Les incidents ont éclaté quand les policiers ont évacué en faisant usage de gaz lacrimogènes la grande gare de Rio, Central do Brasil, qui avait été envahie par un millier de manifestants.
Dans le hall de la gare, certains manifestants «masqués et vêtus de noir ont saccagé des distributeurs automatiques de billets, libérant l'accès aux trains au cris de : «la gare est libre !», a rapporté un journaliste de l'AFP, ajoutant qu'un policier blessé a été évacué par ses collègues.
A l'extérieur de la gare, des contestataires jetaient des pierres sur des policiers des forces anti-émeutes.
Une barricade enflammée a été érigée sur une des rues, selon cette source.
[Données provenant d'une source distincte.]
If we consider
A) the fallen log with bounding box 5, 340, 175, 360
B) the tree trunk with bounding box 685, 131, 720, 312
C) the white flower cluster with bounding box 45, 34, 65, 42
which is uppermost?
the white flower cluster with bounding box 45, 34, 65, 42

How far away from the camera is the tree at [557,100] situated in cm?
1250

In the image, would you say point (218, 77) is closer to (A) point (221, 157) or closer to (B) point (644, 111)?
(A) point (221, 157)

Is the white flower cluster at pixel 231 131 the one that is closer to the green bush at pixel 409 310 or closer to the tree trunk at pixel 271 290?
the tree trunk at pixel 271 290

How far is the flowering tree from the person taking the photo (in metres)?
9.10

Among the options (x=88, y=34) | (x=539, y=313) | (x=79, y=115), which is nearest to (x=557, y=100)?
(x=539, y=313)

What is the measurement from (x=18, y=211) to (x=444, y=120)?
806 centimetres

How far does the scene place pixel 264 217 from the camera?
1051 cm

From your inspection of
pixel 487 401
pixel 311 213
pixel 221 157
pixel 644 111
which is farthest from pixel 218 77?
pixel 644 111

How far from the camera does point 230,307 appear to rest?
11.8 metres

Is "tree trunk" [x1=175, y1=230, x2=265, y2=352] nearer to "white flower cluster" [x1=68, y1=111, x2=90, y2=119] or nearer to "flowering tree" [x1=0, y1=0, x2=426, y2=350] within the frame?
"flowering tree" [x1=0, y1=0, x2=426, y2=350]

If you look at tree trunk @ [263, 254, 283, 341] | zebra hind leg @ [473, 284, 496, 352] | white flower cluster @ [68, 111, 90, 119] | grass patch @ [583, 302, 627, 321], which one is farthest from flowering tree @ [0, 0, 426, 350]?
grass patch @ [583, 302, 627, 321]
Cette manifestation, dans un premier temps pacifique, a été convoquée par le mouvement Pase livre (Ticket gratuit) pour protester contre l'augmentation de 9,09% du prix du ticket de bus à Rio, qui va passer samedi de 2,75 à trois réais (0,83 euro à 0,91 euro).
Les manifestants scandaient des slogans réclamant notamment le départ du gouverneur de Rio , Cabral.
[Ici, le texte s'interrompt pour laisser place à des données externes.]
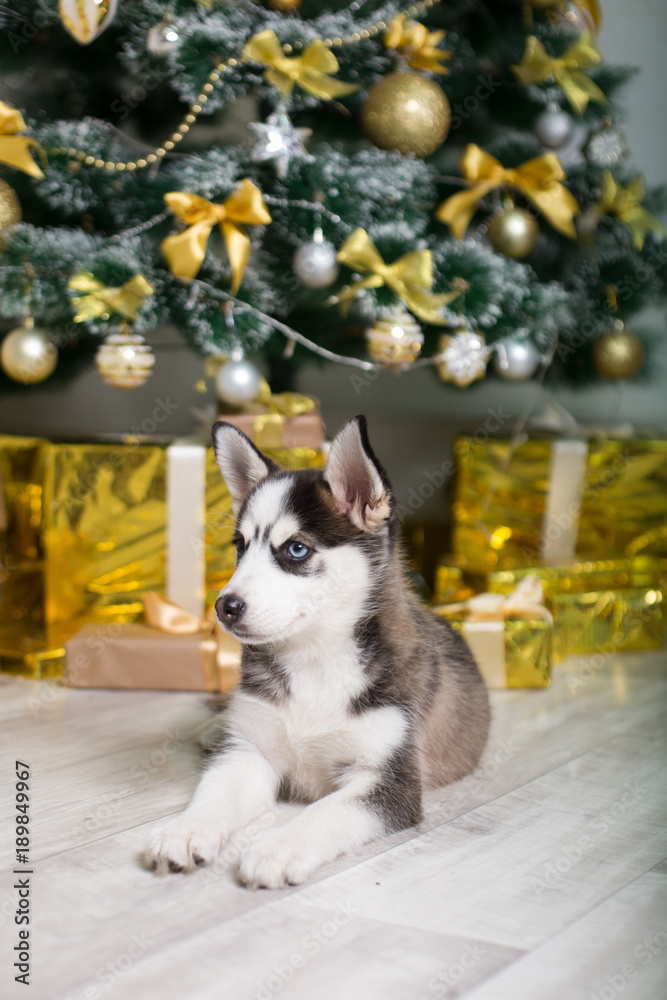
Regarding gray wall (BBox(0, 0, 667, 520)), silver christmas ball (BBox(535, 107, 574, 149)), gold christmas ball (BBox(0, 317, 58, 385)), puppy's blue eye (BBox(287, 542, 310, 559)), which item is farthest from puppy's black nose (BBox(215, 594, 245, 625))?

Selon O Globo, une vingtaine de personnes ont été arrêtées par la police
Un cameraman de la chaîne de télévision Bandeirantes est dans état grave après avoir été touché à la tête par un projectile - dont on ignore l'origine – et a dû subir une intervention chirurgicale.
En juin 2013, des manifestations contre l'augmentation du prix des transports publics à Sao Paulo et Rio, avaient détonné une fronde sociale historique au Brésil pendant la Coupe des Confédérations de football. Sous la pression populaire, après des dizaines de manifestations qui ont rassemblé plus d'un million de personnes dans les rues, et dont la plupart se sont terminées par des affrontements violents avec la police, la plupart des grandes villes avaient finalement renoncé provisoirement à l'augmentation du prix des transports en commun .
Mais le mouvement n'avait cessé de grandir pour dénoncer «la grande précarité des services publics, la corruption et les milliards investis dans la construction des stades du Mondial de football».